Team success requires a strong performance culture. You want a team that is committed to accomplishing goals and meeting milestones. With successful teams, fun follows form. We all know of teams that don’t get much done but have a blast and go to happy hour together every Friday, but that’s not what we are talking about here. A team that achieves success is a re-engaged and happy team.
Certainly our Western culture, with its bias toward individualism, can undermine the idea of teamwork and a team culture of performance, but it doesn’t have to. The team should find ways to embrace individual talents. Michael Jordan once said: “Talent wins games, but teamwork and intelligence win championships.” For example, if you have an orchestra, you want the most accomplished musicians. If you interview someone for a technology team, you won’t say, “This person’s brilliant in particular technology, but we can’t use her because she is not going to fit well on the team.” You’ll find a way to make her brilliance work for the team.

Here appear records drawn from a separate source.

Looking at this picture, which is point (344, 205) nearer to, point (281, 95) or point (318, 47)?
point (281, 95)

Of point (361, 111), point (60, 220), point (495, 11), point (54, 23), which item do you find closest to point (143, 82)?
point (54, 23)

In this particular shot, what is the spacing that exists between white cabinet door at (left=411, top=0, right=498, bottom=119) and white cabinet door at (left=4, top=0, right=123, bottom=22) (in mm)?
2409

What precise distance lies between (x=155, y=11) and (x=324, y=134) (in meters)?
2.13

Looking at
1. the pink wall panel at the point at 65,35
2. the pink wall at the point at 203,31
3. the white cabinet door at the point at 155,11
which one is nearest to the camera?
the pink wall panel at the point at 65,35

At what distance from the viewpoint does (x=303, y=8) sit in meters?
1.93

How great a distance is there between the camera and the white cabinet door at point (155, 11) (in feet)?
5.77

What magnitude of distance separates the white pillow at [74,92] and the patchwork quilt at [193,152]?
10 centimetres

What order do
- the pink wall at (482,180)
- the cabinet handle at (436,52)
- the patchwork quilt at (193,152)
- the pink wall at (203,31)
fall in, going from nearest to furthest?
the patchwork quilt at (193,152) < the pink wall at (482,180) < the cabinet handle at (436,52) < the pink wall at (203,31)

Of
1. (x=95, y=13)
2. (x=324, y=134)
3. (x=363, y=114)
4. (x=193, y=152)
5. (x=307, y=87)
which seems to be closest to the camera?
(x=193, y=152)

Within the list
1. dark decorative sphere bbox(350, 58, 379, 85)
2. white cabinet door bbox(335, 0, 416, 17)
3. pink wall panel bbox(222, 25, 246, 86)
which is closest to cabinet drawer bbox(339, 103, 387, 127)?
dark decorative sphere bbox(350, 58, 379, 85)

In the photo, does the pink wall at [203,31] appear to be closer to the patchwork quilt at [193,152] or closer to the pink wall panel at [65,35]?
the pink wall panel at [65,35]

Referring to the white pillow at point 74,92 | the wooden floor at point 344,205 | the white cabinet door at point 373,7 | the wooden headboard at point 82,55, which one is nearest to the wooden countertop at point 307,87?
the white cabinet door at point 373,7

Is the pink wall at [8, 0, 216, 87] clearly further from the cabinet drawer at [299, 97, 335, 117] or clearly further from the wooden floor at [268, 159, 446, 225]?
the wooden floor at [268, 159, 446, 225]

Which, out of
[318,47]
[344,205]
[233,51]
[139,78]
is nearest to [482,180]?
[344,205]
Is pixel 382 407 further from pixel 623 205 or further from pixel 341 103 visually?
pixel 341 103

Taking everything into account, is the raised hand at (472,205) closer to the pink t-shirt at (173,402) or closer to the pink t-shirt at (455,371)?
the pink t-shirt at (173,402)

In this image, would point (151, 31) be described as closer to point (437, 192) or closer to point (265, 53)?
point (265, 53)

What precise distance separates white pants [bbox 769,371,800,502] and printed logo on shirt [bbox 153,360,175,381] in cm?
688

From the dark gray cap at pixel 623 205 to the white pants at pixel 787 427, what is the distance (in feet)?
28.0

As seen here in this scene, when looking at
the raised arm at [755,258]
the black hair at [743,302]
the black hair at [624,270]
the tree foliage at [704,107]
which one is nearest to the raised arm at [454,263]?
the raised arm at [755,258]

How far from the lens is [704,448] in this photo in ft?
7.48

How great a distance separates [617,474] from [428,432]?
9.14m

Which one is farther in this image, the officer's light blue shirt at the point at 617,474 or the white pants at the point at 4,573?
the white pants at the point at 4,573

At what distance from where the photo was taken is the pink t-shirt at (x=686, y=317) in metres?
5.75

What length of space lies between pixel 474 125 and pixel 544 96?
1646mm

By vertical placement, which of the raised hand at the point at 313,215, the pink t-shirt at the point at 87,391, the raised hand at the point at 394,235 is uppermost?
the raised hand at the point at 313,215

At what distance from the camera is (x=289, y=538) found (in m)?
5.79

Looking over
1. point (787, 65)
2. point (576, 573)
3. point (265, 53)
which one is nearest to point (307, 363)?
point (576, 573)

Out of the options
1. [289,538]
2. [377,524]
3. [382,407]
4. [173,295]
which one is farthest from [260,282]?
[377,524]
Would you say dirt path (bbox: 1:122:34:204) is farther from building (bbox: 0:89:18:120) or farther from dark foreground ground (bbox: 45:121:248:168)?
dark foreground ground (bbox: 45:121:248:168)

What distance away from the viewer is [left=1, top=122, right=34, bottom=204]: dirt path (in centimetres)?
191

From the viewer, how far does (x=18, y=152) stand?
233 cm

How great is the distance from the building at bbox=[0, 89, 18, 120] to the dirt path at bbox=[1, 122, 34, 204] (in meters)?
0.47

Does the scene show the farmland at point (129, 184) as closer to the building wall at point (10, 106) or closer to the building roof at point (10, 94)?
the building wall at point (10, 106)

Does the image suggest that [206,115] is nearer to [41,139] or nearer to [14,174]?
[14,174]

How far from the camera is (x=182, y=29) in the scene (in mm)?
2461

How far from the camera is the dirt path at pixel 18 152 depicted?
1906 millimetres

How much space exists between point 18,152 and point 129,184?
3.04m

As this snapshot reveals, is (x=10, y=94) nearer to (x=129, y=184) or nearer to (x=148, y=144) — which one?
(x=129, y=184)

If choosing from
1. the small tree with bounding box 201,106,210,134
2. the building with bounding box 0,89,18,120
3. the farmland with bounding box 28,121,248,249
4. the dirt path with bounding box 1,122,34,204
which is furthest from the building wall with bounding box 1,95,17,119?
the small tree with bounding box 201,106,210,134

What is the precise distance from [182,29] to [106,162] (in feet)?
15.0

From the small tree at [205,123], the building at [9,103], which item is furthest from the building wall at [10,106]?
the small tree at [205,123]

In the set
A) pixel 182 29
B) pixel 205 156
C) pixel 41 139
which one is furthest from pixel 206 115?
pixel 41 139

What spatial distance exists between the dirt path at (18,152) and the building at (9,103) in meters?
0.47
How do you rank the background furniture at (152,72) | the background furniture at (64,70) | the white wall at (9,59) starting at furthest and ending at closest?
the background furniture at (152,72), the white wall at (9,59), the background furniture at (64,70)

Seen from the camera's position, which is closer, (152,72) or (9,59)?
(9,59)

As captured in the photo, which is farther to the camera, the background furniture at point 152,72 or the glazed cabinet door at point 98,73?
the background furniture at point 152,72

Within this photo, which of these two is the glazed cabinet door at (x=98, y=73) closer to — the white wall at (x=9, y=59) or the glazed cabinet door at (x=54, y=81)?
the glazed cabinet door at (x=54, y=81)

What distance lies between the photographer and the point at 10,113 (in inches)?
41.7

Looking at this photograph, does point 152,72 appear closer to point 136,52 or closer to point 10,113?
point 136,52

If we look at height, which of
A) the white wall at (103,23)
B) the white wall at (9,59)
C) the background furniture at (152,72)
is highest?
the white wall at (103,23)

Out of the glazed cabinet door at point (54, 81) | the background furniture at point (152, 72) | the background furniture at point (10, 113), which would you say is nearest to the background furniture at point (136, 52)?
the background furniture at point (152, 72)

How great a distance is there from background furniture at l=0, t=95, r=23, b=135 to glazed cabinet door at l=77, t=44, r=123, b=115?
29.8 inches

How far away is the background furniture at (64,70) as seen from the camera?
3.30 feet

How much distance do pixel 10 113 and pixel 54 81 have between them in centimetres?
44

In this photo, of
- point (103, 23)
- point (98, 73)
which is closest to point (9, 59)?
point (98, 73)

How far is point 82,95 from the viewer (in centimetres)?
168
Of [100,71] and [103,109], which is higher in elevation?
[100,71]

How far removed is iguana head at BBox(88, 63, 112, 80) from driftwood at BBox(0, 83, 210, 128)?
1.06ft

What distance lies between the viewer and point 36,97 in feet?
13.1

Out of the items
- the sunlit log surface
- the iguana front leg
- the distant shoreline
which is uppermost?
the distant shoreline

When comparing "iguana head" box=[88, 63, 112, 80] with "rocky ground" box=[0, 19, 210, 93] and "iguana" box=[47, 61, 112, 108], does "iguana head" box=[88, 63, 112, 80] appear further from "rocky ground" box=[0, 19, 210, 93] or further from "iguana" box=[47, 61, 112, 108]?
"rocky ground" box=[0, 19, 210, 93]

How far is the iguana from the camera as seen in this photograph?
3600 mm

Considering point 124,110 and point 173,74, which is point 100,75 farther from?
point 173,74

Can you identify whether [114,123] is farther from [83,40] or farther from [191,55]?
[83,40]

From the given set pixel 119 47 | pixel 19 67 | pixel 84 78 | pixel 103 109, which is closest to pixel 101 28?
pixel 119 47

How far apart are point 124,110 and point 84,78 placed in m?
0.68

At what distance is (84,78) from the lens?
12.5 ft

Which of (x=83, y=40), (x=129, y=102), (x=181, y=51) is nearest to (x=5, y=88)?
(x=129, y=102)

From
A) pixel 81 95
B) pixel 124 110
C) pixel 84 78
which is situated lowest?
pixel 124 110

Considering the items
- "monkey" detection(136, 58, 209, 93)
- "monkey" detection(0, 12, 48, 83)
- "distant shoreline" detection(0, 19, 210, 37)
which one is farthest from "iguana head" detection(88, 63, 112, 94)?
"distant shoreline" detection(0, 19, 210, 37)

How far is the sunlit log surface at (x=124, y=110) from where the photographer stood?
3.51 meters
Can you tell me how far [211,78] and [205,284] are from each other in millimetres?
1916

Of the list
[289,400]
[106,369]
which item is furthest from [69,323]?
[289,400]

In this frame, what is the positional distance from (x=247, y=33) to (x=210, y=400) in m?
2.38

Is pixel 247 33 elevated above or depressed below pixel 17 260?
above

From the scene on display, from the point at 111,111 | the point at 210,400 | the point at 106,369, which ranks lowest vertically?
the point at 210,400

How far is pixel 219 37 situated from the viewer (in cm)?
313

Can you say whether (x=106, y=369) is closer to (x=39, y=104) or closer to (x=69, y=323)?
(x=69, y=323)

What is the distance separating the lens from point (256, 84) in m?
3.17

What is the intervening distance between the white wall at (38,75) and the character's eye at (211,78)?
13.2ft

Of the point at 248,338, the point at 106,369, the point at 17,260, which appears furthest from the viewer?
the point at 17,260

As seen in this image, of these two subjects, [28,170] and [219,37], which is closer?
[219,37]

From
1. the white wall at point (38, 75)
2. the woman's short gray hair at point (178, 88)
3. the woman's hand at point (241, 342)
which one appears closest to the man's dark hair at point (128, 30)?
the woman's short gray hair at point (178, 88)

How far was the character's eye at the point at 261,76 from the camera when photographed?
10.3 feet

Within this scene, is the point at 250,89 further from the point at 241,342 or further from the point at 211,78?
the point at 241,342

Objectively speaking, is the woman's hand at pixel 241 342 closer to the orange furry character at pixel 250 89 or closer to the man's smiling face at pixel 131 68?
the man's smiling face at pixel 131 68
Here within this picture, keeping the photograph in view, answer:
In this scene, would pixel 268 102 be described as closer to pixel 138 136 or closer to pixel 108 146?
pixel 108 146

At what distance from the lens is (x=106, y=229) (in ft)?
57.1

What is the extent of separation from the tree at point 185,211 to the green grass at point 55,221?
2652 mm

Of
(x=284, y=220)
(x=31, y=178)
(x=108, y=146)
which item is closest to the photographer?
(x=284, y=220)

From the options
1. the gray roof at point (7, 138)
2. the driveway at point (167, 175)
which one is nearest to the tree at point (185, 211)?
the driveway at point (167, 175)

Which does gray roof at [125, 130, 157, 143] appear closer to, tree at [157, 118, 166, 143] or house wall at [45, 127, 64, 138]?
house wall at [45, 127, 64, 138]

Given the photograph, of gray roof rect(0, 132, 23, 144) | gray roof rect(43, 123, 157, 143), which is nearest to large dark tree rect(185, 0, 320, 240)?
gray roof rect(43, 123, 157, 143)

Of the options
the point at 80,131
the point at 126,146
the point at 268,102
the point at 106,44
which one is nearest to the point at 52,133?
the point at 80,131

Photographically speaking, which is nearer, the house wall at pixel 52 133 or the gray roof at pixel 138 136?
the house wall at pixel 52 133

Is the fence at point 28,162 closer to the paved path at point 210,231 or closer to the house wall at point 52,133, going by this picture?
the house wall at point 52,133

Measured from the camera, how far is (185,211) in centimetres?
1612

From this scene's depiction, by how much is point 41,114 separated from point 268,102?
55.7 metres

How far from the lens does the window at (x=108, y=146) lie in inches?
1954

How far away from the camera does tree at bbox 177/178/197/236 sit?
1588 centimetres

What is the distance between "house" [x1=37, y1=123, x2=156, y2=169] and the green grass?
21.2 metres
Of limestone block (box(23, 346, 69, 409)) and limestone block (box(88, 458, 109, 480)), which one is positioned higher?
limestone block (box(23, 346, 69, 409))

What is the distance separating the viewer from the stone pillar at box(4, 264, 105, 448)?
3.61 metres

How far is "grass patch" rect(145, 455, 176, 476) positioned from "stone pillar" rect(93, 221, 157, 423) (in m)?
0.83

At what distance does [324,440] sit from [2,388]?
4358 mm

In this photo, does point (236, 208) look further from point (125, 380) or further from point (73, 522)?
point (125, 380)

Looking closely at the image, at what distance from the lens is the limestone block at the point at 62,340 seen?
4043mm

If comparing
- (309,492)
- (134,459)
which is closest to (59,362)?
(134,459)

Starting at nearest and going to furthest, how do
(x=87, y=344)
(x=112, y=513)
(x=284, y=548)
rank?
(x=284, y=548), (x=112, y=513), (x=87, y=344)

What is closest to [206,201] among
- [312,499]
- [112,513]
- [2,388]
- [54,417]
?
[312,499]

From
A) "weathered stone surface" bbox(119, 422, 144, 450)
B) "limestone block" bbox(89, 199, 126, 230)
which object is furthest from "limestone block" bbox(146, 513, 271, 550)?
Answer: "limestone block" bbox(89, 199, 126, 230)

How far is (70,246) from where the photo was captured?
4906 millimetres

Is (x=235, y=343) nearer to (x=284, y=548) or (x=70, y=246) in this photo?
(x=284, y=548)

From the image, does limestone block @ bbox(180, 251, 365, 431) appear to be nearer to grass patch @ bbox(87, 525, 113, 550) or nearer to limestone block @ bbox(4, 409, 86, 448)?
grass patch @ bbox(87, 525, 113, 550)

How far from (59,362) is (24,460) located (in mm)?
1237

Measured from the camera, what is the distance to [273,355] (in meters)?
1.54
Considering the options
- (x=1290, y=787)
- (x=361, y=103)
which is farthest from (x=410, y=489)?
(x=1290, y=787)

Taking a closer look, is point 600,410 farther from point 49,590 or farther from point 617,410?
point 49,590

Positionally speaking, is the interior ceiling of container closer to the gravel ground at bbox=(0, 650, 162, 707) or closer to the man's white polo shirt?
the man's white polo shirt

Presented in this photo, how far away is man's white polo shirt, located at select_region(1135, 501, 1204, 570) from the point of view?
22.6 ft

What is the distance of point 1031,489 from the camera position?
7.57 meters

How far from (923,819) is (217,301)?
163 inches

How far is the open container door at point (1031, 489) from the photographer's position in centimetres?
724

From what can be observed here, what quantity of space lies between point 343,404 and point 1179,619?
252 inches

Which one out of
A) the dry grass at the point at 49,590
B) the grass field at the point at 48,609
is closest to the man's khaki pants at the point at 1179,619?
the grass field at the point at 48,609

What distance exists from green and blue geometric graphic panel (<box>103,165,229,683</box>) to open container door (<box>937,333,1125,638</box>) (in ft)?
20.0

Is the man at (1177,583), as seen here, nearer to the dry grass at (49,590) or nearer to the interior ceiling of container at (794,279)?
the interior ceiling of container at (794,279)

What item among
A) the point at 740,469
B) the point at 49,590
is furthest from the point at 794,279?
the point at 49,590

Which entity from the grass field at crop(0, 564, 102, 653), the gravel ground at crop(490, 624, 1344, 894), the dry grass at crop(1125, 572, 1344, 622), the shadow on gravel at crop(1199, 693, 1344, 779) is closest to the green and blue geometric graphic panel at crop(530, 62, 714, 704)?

So, let’s talk team discipline. As a team begins working together, discipline becomes critical to getting the best from each individual. We see this in sports teams all the time; the members are talented athletes in their own right, but they have the discipline to work together and play well. The same goes for teams in the workplace. Discipline creates the environment for team performance – an environment in which everyone on a team accepts that a project must start and end on time, stay under budget, and satisfy the stakeholder base.
Even though we all know that teams are a necessity in the workplace, people sometimes have a resistance to joining a team. Here are some forms this resistance can take:
Lack of commitment: Our culture tends to celebrate people who do great things on their own, but we often don’t celebrate great teams. Part of the problem is that sometimes the word “team” itself implies imprecision compared to what can be achieved by an individual. For example, you’ve emailed a group of people asking for a response, only to find no one responds because everyone thought someone else would. When you experience these types of situations, committing to the idea of a team as a productive entity can be hard to do.
Personal discomfort and risk: If you are a superstar in your organization, you may feel that joining a team puts your professional reputation at risk; that you’ll be dragged along—and—down by others. We claim “all for one and one for all” but this sentiment generally masks our culture’s belief that individuals matter more. To address this, you need to find a higher purpose.
Weak organizational performance ethic: Is a strong performance ethic a part of a company’s culture? If not—in other words, if teams are not required to perform or aren’t rewarded for performance—then why would you actually want to join a team in that company? Superior team performance has to be baked into the culture of an organization.
Remember the adage “If you want to go somewhere fast, go alone. If you want to go somewhere far, go together!”